2. Does this change your feelings toward the city? Or confirm what you already knew?
3. Do Tootsie’s attitudes seem foreign to you . . . or familiar?
4. Do you think Rebecca overreacts to her father’s comments? Especially about black people.
5. Do you know anyone who served in Miami during World War 2? Have they shared memories?
6. In the title story, “Still Missing Beulah,” did you understand the pain Beulah’s leaving caused? Why was it especially difficult for Deborah? Did you think Tootsie was right to withhold information about Beulah’s leaving from the family?
7. In “Tootsie’s Schvartze,” do you think Deborah was too hard on her father? Why do you suppose he had no regrets over his affair?
8. In "The Real New York Lady," Tootsie talks about a woman who broke his heart. Do you think it affected the way he treated his wife later?
9. “Pearlie does for Tootsie” is about Tootsie’s relationship with a woman who cared for his mother and may feel guilty for contributing to her death. Did it sound like he was deliberately manipulating her?
10. Do you feel better informed about old Miami now?
Q&A on Still Missing Beulah
1. What inspired you to compile this collection of historical short stories and essays?
After reading The Help, which reminded me of experiences I had growing up in Coral Gables, a primarily White Anglo Saxon Protestant enclave at the time, I decided to write a short story based on my younger sister’s relationship with the Black nanny who helped raise us. That became the title story, Still Missing Beulah. Writing that piece brought back other memories of growing up in Miami during an era of segregation and anti-Semitism. Those memories, in turn, served as the framework for the other stories.
2. What do you hope to achieve through this book?
Most of the stories take place from 1940 and 1980, before South Beach became “hot” and “Miami Vice” put the city on the map as a sophisticated international crossroads. I liked the idea of exposing new Floridians and fans of Miami to the steamy underbelly of the neon city, a place where blacks and Jews were prohibited from entering clubs and restaurants and where African American, Hispanic and Anglo animosity led to almost of a decade of street riots.

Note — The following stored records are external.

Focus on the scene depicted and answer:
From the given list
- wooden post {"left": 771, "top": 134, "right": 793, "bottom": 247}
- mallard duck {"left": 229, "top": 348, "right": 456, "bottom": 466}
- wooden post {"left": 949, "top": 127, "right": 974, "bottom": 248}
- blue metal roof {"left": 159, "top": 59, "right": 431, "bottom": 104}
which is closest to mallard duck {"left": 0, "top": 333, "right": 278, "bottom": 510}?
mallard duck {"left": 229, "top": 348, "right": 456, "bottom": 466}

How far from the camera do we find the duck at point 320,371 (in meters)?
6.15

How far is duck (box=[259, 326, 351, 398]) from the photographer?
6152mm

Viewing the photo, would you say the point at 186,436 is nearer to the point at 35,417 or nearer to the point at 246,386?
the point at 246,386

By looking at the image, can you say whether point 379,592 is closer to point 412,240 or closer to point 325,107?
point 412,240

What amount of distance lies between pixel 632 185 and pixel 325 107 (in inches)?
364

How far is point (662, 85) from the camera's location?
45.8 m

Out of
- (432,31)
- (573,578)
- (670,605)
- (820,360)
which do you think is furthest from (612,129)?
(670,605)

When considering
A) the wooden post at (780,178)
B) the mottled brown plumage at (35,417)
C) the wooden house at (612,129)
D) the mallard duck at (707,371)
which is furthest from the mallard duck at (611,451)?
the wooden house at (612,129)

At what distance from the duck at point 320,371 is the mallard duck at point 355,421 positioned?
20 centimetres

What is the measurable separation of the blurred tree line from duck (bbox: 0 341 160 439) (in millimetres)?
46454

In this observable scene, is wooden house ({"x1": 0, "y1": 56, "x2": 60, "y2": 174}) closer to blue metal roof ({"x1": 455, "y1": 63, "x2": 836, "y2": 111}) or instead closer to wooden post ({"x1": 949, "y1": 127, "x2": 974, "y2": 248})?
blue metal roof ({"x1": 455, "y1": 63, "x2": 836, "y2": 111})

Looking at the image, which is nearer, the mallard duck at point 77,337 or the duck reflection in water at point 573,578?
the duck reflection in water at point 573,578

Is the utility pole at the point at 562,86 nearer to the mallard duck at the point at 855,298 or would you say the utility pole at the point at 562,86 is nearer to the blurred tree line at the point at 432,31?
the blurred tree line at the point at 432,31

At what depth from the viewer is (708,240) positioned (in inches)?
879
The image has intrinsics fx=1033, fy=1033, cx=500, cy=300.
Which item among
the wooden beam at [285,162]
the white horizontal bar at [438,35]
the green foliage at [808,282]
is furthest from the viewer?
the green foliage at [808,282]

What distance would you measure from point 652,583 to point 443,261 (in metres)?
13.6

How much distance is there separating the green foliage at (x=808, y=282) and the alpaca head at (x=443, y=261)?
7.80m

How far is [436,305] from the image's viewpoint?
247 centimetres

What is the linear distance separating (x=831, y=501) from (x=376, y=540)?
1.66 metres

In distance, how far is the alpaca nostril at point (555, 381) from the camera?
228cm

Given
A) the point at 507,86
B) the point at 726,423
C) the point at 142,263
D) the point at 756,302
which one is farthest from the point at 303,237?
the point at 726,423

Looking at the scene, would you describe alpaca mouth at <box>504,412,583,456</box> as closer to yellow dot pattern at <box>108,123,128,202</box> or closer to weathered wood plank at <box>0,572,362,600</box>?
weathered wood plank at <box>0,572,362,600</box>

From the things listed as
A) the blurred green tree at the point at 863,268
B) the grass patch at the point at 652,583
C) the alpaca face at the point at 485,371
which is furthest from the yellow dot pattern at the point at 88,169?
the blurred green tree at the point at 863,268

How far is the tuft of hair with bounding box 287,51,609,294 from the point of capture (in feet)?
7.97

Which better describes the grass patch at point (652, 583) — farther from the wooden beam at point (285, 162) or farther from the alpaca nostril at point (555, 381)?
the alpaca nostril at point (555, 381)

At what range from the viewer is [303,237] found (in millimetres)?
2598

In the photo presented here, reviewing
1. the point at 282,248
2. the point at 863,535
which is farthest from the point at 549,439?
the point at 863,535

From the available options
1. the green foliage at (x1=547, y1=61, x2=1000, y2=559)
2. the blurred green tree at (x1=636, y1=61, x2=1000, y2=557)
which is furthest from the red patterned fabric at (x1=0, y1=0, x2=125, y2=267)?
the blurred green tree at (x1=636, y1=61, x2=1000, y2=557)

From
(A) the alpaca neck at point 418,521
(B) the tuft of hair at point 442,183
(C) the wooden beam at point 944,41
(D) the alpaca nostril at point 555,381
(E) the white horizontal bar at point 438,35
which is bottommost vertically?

3. Have the rifts between the Black and Jewish communities been healed?
Rather than healing, I think the tensions between blacks and Jews have faded as segregation and anti-Semitism have waned and gone underground. Many of Miami’s civil rights heroes—black, Jewish and Anglo—have died and relations between most of the warring communities have vastly improved.
4. What do you see as the parallels between Jews and African Americans in the South?
In a sense, the parallels between Blacks and Jews go back thousands of years to the enslavement of Jews in Egypt. During the mid-century, Jews and Blacks worked together to form such groups as the National Association for the Advancement of Colored People (NAACP) and the Congress of Racial Equality (CORE), an activist organization formed during the civil rights era. Sadly, many Jews—especially those who lived in southern cities such as Miami (and it was very southern at one time)—feared their own tenuous security might be imperiled by coming out openly for civil rights. But many rabbis and Jews were out there marching (and dying) in Selma, Birmingham, and Miami.
5. How have readers reacted to the book so far?
Many people have reacted by commenting on Amazon and elsewhere about their own experiences with prejudice against Jews and Blacks. One man wrote of his mother’s refusal to join Junior League when she learned blacks were banned while several women identified strongly with the protagonist in Still Missing Beulah, writing of their own relationships with African American nannies. Though the focus of the book is Black and Jewish relations, many readers related to the conflicted father-daughter relationship I used as a vehicle for telling the stories. Everyone seems to love the historical essays about Black and Jewish Miami.
7. Is there a central message you’d like readers to take away from the book?
I’d like readers to remember the past because the same bigotry that plagued people mid-century Miami festers under the surface for many individuals who were raised in the South. Despite our best efforts, many of us find ourselves struggling against these deep-seated prejudices.